Environmental Management and Sustainable Development

This paper presents the application of a data-driven model, Adaptive Neuro-Fuzzy Inference System (ANFIS) in forecasting flood flow in a river system. ANFIS uses neural network algorithms and fuzzy reasoning to map an input space to an output space. In the present study, ANFIS models are used to forecast common downstream flow rates and flow depths in a river system having multiple inflows. Three different ANFIS model forms: (i) depth-depth (H-H) model, (ii) depth-discharge (H-Q) model and (iii) discharge-discharge (Q-Q) models are considered in this study. The models are used for forecasting one-hour ahead common downstream flow rates and flow depths in a river system based on past upstream flows.

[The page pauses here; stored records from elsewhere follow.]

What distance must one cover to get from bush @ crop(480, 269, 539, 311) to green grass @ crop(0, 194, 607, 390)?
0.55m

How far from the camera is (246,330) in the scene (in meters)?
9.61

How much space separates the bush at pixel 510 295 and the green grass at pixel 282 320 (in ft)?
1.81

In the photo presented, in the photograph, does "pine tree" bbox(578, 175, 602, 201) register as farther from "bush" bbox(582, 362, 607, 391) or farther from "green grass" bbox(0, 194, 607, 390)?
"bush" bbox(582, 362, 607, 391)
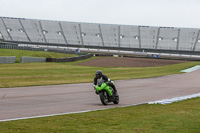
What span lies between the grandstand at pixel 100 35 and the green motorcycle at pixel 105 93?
3296 inches

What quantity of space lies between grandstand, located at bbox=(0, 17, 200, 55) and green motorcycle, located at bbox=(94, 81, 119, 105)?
83730mm

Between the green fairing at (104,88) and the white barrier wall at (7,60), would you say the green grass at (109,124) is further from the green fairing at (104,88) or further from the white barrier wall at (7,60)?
the white barrier wall at (7,60)

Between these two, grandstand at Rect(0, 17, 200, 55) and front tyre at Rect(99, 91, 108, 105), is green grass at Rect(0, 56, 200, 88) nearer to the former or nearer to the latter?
front tyre at Rect(99, 91, 108, 105)

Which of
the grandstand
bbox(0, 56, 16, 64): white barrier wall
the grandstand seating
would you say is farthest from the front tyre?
the grandstand seating

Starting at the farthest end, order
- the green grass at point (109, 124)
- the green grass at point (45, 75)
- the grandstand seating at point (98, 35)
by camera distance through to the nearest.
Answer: the grandstand seating at point (98, 35) → the green grass at point (45, 75) → the green grass at point (109, 124)

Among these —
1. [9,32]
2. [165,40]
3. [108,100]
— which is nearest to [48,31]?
[9,32]

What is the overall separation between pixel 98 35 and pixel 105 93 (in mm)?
92652

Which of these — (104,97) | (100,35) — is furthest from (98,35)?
(104,97)

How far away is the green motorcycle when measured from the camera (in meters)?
14.1

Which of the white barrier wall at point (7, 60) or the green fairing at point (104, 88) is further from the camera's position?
the white barrier wall at point (7, 60)

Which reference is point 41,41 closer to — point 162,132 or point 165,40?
point 165,40

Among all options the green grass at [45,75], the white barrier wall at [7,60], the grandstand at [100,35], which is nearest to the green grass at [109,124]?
the green grass at [45,75]

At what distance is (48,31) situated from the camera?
10906 cm

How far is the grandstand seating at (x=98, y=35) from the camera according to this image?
100 meters
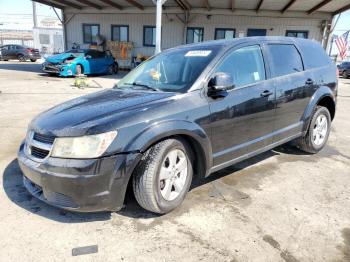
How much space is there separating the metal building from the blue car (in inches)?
171

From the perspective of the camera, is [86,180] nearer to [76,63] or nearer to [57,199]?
[57,199]

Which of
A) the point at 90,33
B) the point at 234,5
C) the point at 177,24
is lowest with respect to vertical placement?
the point at 90,33

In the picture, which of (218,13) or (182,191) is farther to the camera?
(218,13)

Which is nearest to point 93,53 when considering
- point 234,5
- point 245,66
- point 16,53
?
point 234,5

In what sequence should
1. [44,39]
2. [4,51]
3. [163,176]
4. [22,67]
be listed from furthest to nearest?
1. [44,39]
2. [4,51]
3. [22,67]
4. [163,176]

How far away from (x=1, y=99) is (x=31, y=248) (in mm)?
7729

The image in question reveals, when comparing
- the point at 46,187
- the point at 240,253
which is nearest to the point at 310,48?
the point at 240,253

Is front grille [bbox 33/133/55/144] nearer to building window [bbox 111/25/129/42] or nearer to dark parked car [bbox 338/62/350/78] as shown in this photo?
building window [bbox 111/25/129/42]

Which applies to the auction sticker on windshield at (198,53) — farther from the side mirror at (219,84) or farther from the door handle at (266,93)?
the door handle at (266,93)

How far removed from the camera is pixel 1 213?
3.05 metres

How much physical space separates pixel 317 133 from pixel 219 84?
8.74 ft

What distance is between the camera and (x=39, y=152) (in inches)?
112

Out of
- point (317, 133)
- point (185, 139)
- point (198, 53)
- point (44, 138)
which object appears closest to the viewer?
point (44, 138)

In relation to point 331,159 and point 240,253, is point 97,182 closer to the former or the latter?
point 240,253
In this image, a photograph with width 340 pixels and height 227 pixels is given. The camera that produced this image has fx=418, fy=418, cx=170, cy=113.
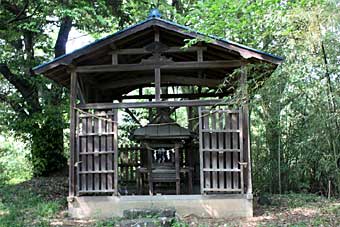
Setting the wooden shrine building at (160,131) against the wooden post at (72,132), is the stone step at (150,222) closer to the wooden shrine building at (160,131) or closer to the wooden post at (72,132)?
the wooden shrine building at (160,131)

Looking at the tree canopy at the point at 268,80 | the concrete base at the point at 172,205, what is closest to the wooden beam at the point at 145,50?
the tree canopy at the point at 268,80

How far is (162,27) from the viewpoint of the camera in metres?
7.92

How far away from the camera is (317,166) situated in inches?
399

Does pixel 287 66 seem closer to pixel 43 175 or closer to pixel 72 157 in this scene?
pixel 72 157

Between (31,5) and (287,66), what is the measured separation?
6.92 metres

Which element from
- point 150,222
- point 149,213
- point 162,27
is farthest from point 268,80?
point 150,222

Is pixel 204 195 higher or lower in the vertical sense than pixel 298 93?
lower

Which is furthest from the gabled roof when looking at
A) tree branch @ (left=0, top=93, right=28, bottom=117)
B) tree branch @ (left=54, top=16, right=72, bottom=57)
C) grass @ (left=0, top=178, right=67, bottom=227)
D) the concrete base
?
tree branch @ (left=0, top=93, right=28, bottom=117)

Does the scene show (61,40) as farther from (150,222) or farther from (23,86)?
(150,222)

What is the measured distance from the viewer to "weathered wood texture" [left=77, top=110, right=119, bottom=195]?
810 centimetres

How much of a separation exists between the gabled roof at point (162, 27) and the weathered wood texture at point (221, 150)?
1.15 metres

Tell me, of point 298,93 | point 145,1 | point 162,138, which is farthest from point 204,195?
point 145,1

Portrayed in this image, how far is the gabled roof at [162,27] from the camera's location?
7.64m

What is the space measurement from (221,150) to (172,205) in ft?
4.60
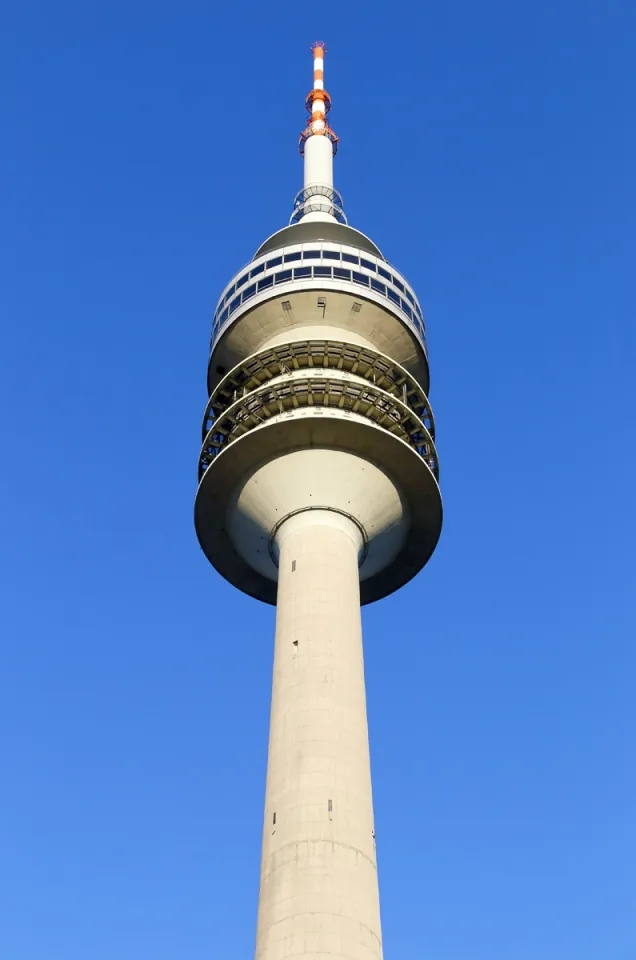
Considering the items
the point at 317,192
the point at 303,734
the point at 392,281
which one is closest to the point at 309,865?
the point at 303,734

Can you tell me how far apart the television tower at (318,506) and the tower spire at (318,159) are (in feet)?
9.01

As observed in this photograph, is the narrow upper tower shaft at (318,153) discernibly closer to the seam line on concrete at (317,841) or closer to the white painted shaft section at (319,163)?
the white painted shaft section at (319,163)

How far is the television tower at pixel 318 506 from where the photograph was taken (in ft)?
113

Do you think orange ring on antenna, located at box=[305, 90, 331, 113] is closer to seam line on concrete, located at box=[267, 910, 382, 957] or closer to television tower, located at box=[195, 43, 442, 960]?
television tower, located at box=[195, 43, 442, 960]

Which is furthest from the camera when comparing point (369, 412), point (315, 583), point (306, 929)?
point (369, 412)

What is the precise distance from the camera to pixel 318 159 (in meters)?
63.8

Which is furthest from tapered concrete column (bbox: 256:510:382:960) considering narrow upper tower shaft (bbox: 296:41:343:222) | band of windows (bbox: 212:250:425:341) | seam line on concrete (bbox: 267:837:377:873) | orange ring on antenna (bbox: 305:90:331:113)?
orange ring on antenna (bbox: 305:90:331:113)

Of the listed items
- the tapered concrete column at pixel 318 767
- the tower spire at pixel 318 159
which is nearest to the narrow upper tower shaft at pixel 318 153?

The flow and flow depths data are divided arbitrarily into different categories (2, 3, 4, 6) and different number of membership functions (Triangular, Gaussian, Trapezoidal and Bell) selecting two categories with Gaussian input and constant output membership functions based on trial and error. Performances of the ANFIS model with selected categories and membership functions are tested and verified by applying a time-series model, Autoregressive Integrated Moving Average (ARIMA) to the same river system. ARIMA has been successfully used in time-series forecasting leading to satisfactory performances. A further validation of the ANFIS model has been done by applying it to another river basin, Tar River Basin in USA. The results evaluated on the basis of standard statistical criteria showed improved performances by the ANFIS depth-depth forecasting models. The results also indicate that performances of the ANFIS models with multiple inflows are more satisfactory and closely follow performances of the ARIMA models. The study demonstrates applications of the multiple inflows ANFIS models in forecasting downstream flood flow and flow depth in a river system.